■ **Given text**
# # # # # # #

Every year, hundreds of complaints are filed about dogs in the city of Los Angeles. People claim that their neighbors' dog barks too much or that a particular dog poses an unreasonable threat to public safety. The City, too, can file complaints against dog owners about their allegedly dangerous dogs. These complaints are resolved through administrative hearings to determine whether a dog's behavior is problematic and, if so, the best way to address it.
While these types of hearings take place in jurisdictions around the country, the UCLA School of Law Dog Adjudication Clinic is unique. This clinic gives UCLA Law students the opportunity to serve as hearing examiners in these quasi-judicial proceedings held under the authority of the City of Los Angeles Department of Animal Services (LAAS). Indeed, it is the closest law students can come to serving as judges while in law school.
The UCLA School of Law Dog Adjudication Clinic is the product of an innovative partnership between LAAS and UCLA Law. Students in the clinic practice important legal skills while providing valuable public service. They learn how to conduct hearings and to analyze evidence in order to make fair determinations in each case. UCLA Law Professor Taimie Bryant and experienced professionals in LAAS provide extensive training before UCLA Law students can be appointed to serve as hearing examiners. After students are appointed, the same team supervises them.
Work in the clinic can be challenging. Victims of a dog's aggression can include dogs and other animals as well as humans. Sorting out what triggered a dog and predicting the dog's future likelihood of causing harm can be difficult, especially when there were no witnesses to an incident. Unique situations pose unique challenges. For instance, it can be effective to impose conditions of ownership to prevent specific dogs from interacting with people and other dogs unless under direct supervision. However, that is usually effective only when their owners live in residences that allow for restriction of the dog's interactions. What about dogs belonging to individuals without such residences? Those dogs and the people who care about them are greatly disadvantaged in a system that relies heavily on restricting dogs' interactions to prevent risk of harm to others. This is just one example of a difficult situation hearing examiners encounter and must resolve with fairness and compassion.

# # # # # # #

■ **Exercise details**
Quote the passage on the UCLA Law dog adjudication clinic word for word, starting at "Every year, hundreds" and ending at "in law school.".

■ **Recorded information**
# # # # # # #

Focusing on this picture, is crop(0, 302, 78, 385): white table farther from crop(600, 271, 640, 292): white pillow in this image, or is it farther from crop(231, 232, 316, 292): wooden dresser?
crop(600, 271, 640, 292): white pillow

# # # # # # #

■ **Result of the exercise**
Every year, hundreds of complaints are filed about dogs in the city of Los Angeles. People claim that their neighbors' dog barks too much or that a particular dog poses an unreasonable threat to public safety. The City, too, can file complaints against dog owners about their allegedly dangerous dogs. These complaints are resolved through administrative hearings to determine whether a dog's behavior is problematic and, if so, the best way to address it.
While these types of hearings take place in jurisdictions around the country, the UCLA School of Law Dog Adjudication Clinic is unique. This clinic gives UCLA Law students the opportunity to serve as hearing examiners in these quasi-judicial proceedings held under the authority of the City of Los Angeles Department of Animal Services (LAAS). Indeed, it is the closest law students can come to serving as judges while in law school.